PageRank 算法是计算网页排名的经典算法:输入是一个有向图 G,其中顶点表示网页,如果存在网页 A 到网页 B 的链接,那么存在连接 A 到 B 的边。
算法基本原理,如下所示:
初始化:点值表示 PageRank 的 rank 值(double 类型),初始时,所有点取值为 1/TotalNumVertices。
迭代公式:PageRank(i)=0.15/TotalNumVertices+0.85*sum,其中 sum 为所有指向 i 点的点(设为 j) PageRank(j)/out_degree(j) 的累加值。

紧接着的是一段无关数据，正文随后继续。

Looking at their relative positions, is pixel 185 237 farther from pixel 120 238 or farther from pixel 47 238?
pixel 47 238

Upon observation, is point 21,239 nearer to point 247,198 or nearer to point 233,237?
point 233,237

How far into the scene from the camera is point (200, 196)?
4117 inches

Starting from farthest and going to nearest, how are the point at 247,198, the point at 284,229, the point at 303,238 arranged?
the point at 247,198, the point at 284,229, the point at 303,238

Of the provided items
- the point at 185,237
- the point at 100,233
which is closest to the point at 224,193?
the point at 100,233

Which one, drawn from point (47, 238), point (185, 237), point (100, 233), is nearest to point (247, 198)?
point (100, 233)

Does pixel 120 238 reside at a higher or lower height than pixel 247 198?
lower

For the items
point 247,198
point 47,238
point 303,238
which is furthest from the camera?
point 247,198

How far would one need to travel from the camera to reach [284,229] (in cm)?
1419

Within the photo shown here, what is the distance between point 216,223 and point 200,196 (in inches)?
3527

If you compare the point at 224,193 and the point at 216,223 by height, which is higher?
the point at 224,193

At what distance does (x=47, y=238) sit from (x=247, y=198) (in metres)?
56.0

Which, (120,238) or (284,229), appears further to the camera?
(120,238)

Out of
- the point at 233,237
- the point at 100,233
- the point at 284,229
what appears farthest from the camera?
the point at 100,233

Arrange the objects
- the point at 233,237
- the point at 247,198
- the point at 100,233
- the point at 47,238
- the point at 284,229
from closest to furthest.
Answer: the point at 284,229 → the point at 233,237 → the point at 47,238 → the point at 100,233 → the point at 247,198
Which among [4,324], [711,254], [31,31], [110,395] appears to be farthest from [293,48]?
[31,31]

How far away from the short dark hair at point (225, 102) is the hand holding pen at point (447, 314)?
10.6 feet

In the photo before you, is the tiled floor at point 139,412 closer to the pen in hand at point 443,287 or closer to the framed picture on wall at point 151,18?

由算法基本原理可以看出,此算法非常适合使用 MaxCompute Graph 程序进行求解:每个点 j 维护其 PageRank值,每一轮迭代都将 PageRank(j)/out_degree(j) 发给其邻接点(向其投票),下一轮迭代时,每个点根据迭代公式重新计算PageRank 取值。
代码示例
- import java.io.IOException;
- import org.apache.log4j.Logger;
- import com.aliyun.odps.io.WritableRecord;
- import com.aliyun.odps.graph.ComputeContext;
- import com.aliyun.odps.graph.GraphJob;
- import com.aliyun.odps.graph.GraphLoader;
- import com.aliyun.odps.graph.MutationContext;
- import com.aliyun.odps.graph.Vertex;
- import com.aliyun.odps.graph.WorkerContext;
- import com.aliyun.odps.io.DoubleWritable;
- import com.aliyun.odps.io.LongWritable;
- import com.aliyun.odps.io.NullWritable;
- import com.aliyun.odps.data.TableInfo;
- import com.aliyun.odps.io.Text;
- import com.aliyun.odps.io.Writable;
- public class PageRank {
- private final static Logger LOG = Logger.getLogger(PageRank.class);
- public static class PageRankVertex extends
- Vertex<Text, DoubleWritable, NullWritable, DoubleWritable> {
- @Override
- public void compute(
- ComputeContext<Text, DoubleWritable, NullWritable, DoubleWritable> context,
- Iterable<DoubleWritable> messages) throws IOException {
- if (context.getSuperstep() == 0) {
- setValue(new DoubleWritable(1.0 / context.getTotalNumVertices()));
- } else if (context.getSuperstep() >= 1) {
- double sum = 0;
- for (DoubleWritable msg : messages) {
- sum += msg.get();
- }
- DoubleWritable vertexValue = new DoubleWritable(
- (0.15f / context.getTotalNumVertices()) + 0.85f * sum);
- setValue(vertexValue);
- }
- if (hasEdges()) {
- context.sendMessageToNeighbors(this, new DoubleWritable(getValue()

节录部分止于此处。